At the same time, the NYT is trying to downplay the communications between Hasan and Awlaki, reporting that "[t]he dozen or so messages to the cleric, Anwar al-Awlaki, were largely questions about Islam, not expressions of militancy or hints of a plot, government officials familiar with the messages said." The eyebrows should have been raised because of the very communications themselves. There are thousands of imams and spiritual leaders with which to communicate in the US, and yet Hasan chose to seek guidance from an extremist with known ties to three of the 9/11 hijackers?
That's the question that investigators, the White House and members of Congress need to ask. The system put in place after 9/11 provided the groundwork for intercepting those communications, and yet the decisionmaking process to elevate those troubling communications to those in the Army chain of command to seek out Hasan and determine whether he should remain in the Army never occurred.
But a striking fact is that the system set up after Sept. 11, 2001, to make sure clues of a coming attack were not missed actually worked as intended — and still failed to stop the deadly episode. The question for investigators is whether the very fact that Major Hasan sent the e-mail messages to an imam with mysterious connections to the Sept. 11 hijackers and a Web site encouraging extremist violence should have set off greater alarms.

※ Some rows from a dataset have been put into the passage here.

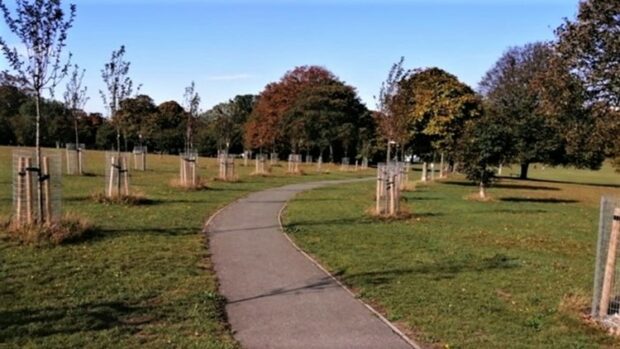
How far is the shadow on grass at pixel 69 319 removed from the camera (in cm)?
605

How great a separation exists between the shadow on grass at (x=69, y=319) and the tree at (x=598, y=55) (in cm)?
1741

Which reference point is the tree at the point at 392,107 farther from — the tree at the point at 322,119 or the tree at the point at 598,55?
the tree at the point at 322,119

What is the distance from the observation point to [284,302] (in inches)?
304

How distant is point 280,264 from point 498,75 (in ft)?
204

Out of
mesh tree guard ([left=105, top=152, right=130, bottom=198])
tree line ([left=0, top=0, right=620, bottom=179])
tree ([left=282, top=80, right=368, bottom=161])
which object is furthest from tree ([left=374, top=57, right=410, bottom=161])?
tree ([left=282, top=80, right=368, bottom=161])

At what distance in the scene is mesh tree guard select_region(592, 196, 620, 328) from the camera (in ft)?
23.3

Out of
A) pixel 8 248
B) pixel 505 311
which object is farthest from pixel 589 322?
pixel 8 248

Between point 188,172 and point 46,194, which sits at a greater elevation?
point 46,194

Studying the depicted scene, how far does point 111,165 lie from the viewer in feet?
60.6

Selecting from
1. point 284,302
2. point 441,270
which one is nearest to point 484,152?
point 441,270

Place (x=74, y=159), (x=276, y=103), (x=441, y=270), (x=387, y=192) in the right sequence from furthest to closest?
1. (x=276, y=103)
2. (x=74, y=159)
3. (x=387, y=192)
4. (x=441, y=270)

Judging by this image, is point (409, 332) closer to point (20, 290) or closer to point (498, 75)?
point (20, 290)

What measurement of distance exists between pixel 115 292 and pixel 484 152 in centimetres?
2495

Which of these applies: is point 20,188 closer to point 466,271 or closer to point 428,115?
point 466,271
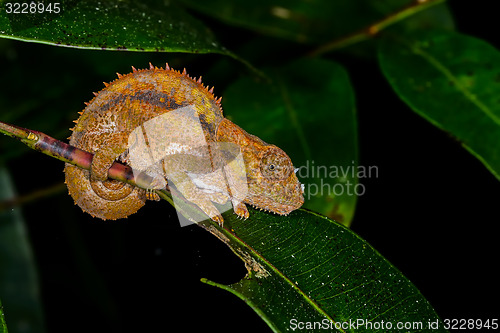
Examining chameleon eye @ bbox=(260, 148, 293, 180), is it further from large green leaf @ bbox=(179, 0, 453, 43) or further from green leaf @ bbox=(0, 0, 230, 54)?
large green leaf @ bbox=(179, 0, 453, 43)

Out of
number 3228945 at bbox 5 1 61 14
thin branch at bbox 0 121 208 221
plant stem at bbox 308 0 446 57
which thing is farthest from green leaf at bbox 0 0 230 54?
plant stem at bbox 308 0 446 57

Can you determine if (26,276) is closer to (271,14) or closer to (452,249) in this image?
(271,14)

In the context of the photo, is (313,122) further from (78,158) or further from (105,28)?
(78,158)

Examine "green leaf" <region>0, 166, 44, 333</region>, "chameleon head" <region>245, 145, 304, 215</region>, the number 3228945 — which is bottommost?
"green leaf" <region>0, 166, 44, 333</region>

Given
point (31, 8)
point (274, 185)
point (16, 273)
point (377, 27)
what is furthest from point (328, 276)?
point (16, 273)

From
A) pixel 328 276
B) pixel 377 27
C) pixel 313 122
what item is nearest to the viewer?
pixel 328 276

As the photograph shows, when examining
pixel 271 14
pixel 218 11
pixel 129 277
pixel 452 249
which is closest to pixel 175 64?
pixel 218 11
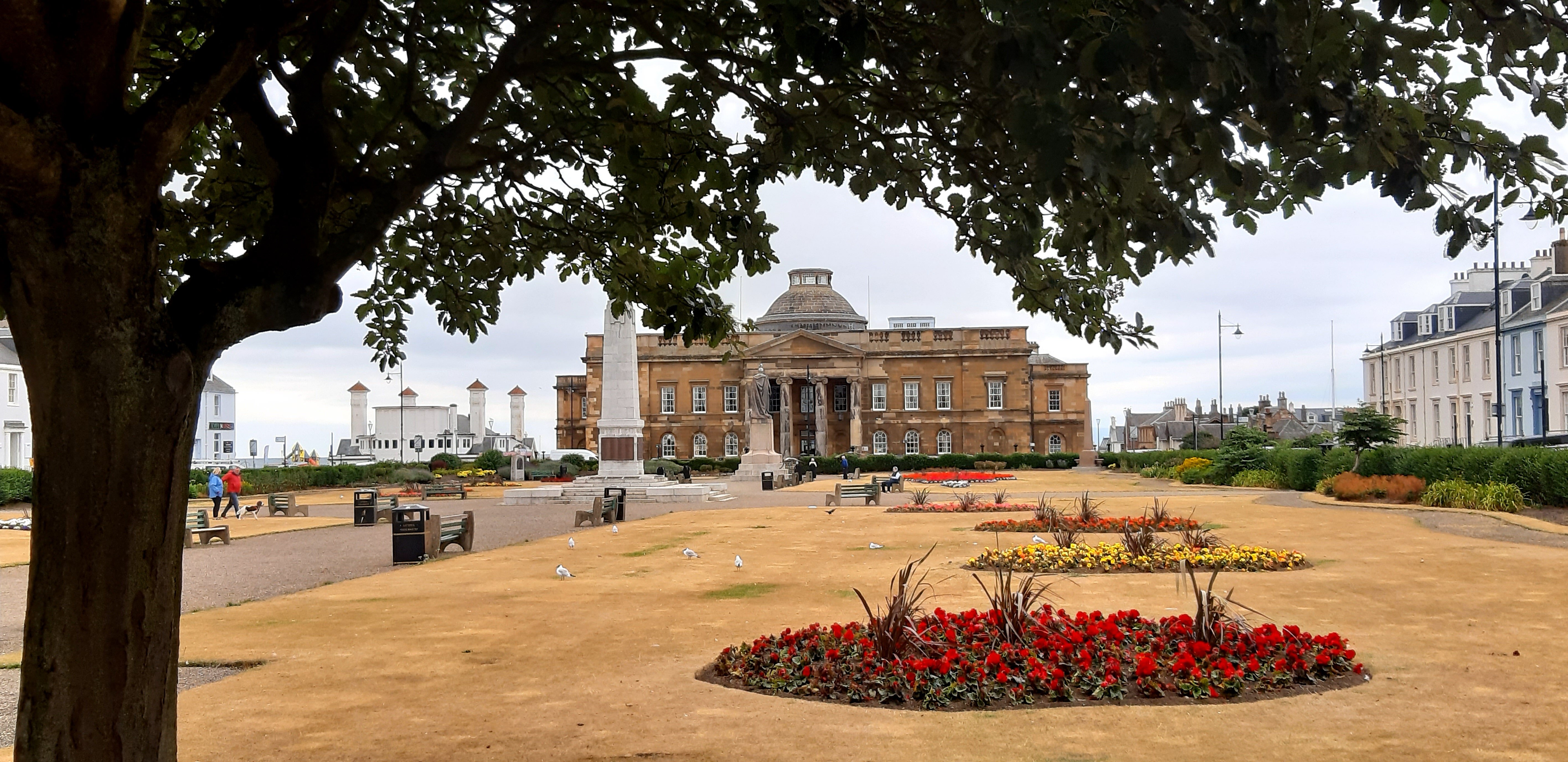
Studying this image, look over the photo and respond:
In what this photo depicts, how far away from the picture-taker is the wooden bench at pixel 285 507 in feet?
110

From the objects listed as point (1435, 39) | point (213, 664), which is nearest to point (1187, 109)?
point (1435, 39)

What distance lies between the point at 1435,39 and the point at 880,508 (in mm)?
28548

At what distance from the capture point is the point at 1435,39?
4.33m

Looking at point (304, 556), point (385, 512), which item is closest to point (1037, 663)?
point (304, 556)

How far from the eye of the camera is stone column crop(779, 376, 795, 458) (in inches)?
3436

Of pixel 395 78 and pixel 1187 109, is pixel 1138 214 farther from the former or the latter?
pixel 395 78

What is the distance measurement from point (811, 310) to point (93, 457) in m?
104

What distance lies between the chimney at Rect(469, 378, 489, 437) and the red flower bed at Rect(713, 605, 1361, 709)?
253 ft

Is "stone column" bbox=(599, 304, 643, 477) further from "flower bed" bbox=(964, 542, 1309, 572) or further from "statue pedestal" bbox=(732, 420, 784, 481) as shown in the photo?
"flower bed" bbox=(964, 542, 1309, 572)

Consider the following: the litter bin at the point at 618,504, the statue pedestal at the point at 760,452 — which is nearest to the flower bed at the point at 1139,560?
the litter bin at the point at 618,504

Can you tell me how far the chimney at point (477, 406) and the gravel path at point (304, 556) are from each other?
4628cm

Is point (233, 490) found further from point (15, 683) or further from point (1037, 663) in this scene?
point (1037, 663)

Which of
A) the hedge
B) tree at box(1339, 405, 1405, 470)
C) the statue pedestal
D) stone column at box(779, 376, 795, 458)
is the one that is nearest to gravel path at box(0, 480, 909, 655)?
the hedge

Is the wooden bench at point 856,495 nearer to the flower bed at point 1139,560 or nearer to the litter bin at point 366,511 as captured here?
the litter bin at point 366,511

“The fact that they got these e-mails and acted on them shows that at least to a point, the system worked,” said Matthew M. Aid, an intelligence historian and author of “The Secret Sentry,” a new history of the National Security Agency. “Quite possibly someone dropped the ball down the line.”

Bruce Hoffman, a terrorism expert at Georgetown University, said any contact with Mr. Awlaki should have raised red flags. “There’s no doubt that Awlaki is a vessel for the message of Al Qaeda whose goal is radicalizing others,” he said. “Any contact should generate serious concern.”

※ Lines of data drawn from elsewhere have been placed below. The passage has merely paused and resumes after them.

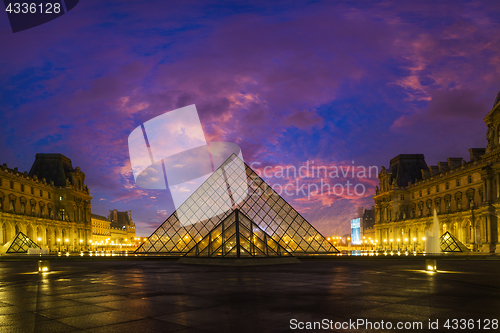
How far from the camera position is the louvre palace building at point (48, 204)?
5434 centimetres

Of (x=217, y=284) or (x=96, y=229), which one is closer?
(x=217, y=284)

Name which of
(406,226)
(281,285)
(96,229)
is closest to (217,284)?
(281,285)

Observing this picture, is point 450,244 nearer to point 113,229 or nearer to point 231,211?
point 231,211

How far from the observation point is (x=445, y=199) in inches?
2320

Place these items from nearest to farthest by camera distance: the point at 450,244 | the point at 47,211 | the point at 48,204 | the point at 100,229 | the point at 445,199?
the point at 450,244 < the point at 445,199 < the point at 47,211 < the point at 48,204 < the point at 100,229

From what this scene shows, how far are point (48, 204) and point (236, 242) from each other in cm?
5929

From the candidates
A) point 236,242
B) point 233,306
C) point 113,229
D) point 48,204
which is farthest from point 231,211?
point 113,229

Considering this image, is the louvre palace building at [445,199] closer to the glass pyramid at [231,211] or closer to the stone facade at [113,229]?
the glass pyramid at [231,211]

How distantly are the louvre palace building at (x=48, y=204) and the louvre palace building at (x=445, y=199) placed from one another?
5436 centimetres

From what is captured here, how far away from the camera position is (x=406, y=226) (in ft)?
236

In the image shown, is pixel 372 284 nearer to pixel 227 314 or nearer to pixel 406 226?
pixel 227 314

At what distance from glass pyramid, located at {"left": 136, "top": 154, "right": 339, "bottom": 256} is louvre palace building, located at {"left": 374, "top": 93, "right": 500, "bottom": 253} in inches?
948

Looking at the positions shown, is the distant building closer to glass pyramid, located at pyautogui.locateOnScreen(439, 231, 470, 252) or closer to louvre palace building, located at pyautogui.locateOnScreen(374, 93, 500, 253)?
louvre palace building, located at pyautogui.locateOnScreen(374, 93, 500, 253)

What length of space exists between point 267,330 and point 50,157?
8024 cm
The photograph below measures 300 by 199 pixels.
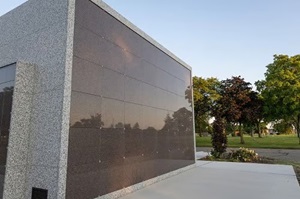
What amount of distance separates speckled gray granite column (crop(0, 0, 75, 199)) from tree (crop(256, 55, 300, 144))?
95.3 feet

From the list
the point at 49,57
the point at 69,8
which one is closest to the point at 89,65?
the point at 49,57

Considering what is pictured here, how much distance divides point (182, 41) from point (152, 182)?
705cm

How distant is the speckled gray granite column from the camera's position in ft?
17.1

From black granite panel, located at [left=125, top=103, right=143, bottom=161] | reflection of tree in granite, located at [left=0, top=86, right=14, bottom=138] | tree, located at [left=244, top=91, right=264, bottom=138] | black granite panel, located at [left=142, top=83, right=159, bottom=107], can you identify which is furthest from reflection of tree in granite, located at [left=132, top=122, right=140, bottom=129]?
tree, located at [left=244, top=91, right=264, bottom=138]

Mr. Hoffman, too, said the intelligence network, in catching the messages and passing them on, worked far better than would have been likely before the 2001 attacks. “But 13 people are dead,” he added. “What are we going to do differently next time?”
What are we going to do differently? It would appear prudent that when someone is sending email communications to a known extremist, that law enforcement take the time to ascertain whether a threat is present, as well as provide those in the military (should the person be in the Armed Forces) with the information they need to make an informed decision. It is on the latter part that the system failed.

UPDATE:
Hasan will be charged with 13 counts of premeditated murder in connection with the Fort Hood shootings. Meanwhile, investigators are apparently examining Hasan's financial records and they want to know whether Hasan wired money to Pakistan.
Authorities have been examining whether Fort Hood massacre suspect Nidal Malik Hasan wired money to Pakistan in recent months, an action that one senior lawmaker said would raise serious questions about Hasan’s possible connections to militant Islamic groups.

Rep. Pete Hoekstra, R-Mich., said sources “outside of the [intelligence] community” learned about Hasan’s possible connections to the Asian country, which faces a massive Islamist insurgency and is widely believed to be Osama bin Laden’s hiding place.
One avenue of investigation is what Hasan was doing with his money. He was making $90k a year, and if he was living in quarters for $300 a month, that's quite a sizable amount he was accumulating unless the money was going somewhere else.

That somewhere else might be Pakistan.

This needs further confirmation, and investigation, but it once again raises red flags.